> **Okuma Parçası**
▬▬▬▬▬▬▬▬▬▬

Ankara bir süredir Almanya istihbaratının 2009’dan bu yana Türkiye’yi sistemli olarak dinlediği iddialarına yoğunlaşmış durumda.
Der Spiegel dergisinin ortaya attığı iddianın yalanlanması bir yana, ‘müttefik’ Almanya’nın Türkiye’ye yakın ilgisinin daha eski tarihlere kadar gittiği, Türkiye için ‘istihbarat faaliyetlerinin yoğunlaştırılması gereken ülke’ tanımı yaptığı yönündeki yeni bilgiler bir anlamda yazılanların teyidi niteliğinde.
İki ülke arasında iddianın ortaya atıldığı günden bu yana temaslar yürütülüyor.
Son olarak, Cumhurbaşkanı Recep Tayyip Erdoğan’ın devir teslim töreni için Ankara’da bulunan Alman İçişleri Bakanı Thomas de Maiziere ile İçişleri Bakanı Efkan Ala’nın görüşmesinde de konu gündeme geldi.
Ala, net bir dille yasadışı dinlemelerin kabul edilemez olduğunu bildirirken, de Maiziere, iddiayı yalanlamak ya da doğrulamak konusunda çekingendi. Ancak Alman istihbarat örgütü BND’nin “İstihbarat örgütleri bu tip çalışmalar yapar ancak bu yasadışı dinleme hakkını vermez” sözleriyle çekingen tepkisini dile getiren Maiziere’ye bağlı olmadığını anımsamakta yarar var.

▬▬▬▬▬▬▬▬▬▬

> **Veri Satırları**

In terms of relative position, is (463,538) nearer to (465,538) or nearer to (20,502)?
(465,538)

▬▬▬▬▬▬▬▬▬▬

> **Görev**
Okuma parçasının "İki ülke arasında" ile başlayıp "anımsamakta yarar var." ifadesine kadar uzanan kısmını, "temaslar" yerine "görüşmeler" koyarak güncelleyin.

> **Alıştırma Cevabı**
İki ülke arasında iddianın ortaya atıldığı günden bu yana görüşmeler yürütülüyor.
Son olarak, Cumhurbaşkanı Recep Tayyip Erdoğan’ın devir teslim töreni için Ankara’da bulunan Alman İçişleri Bakanı Thomas de Maiziere ile İçişleri Bakanı Efkan Ala’nın görüşmesinde de konu gündeme geldi.
Ala, net bir dille yasadışı dinlemelerin kabul edilemez olduğunu bildirirken, de Maiziere, iddiayı yalanlamak ya da doğrulamak konusunda çekingendi. Ancak Alman istihbarat örgütü BND’nin “İstihbarat örgütleri bu tip çalışmalar yapar ancak bu yasadışı dinleme hakkını vermez” sözleriyle çekingen tepkisini dile getiren Maiziere’ye bağlı olmadığını anımsamakta yarar var.